Another word about the Novel....
Posted by Erin L on June 06, 1998 at 22:13:09:
In response to Novel Reading, written by John W on June 05, 1998 at 07:04:18
] There was a tendency to dismiss novel reading as an occupation for idle women, because the predominant mode in the late 1790's and early 1800's was for novels of 'sensibility' or Gothic novels, mostly trivial.(snip)
This is true, and, if I'm not mistaken, I believe that Northanger Abbey in fact began as a spoof on the so-called Gothic novels of the period. The Gothic novel was a type of romance epitomized by such works as Walpole's The Castle of Otranto and Ann Radcliffe's The Mysteries of Udolpho.

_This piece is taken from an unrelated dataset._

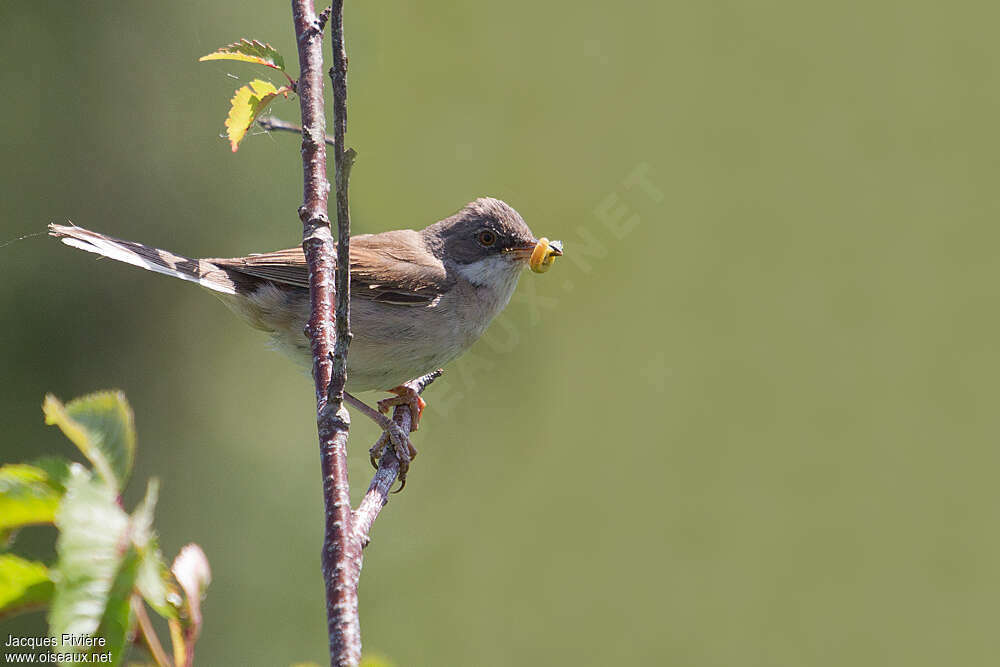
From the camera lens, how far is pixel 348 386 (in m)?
4.66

The introduction to my 1195 Wordsworth Edition of Northanger Abbey reads, in part:
"The effete Horace Walpole was a man of many parts with a penchant for the medieval in general and the Gothic in particular. His jeu d'esprit, The Castle of Otranto, was published in 1765 and represented the start of a craze for the Gothic novel. Perhaps its most significant successor was William Beckford's Vathek, published in 1786, which acted as a catalyst for the sudden outpouring of melodramatic novels set against sinister and exotic backgrounds in which disadvantaged heroines overcome misunderstandings, danger and the supernatural to triumph in the final chapter. The most admired exponent was Ann Radcliffe, author of The Romance of the Forest(1791) and, more importantly, The Mysteries of Udolpho(1794) which has become a byword for the excesses of the genre, thanks largely to Jane Austen's friendly pastiche Northanger Abbey."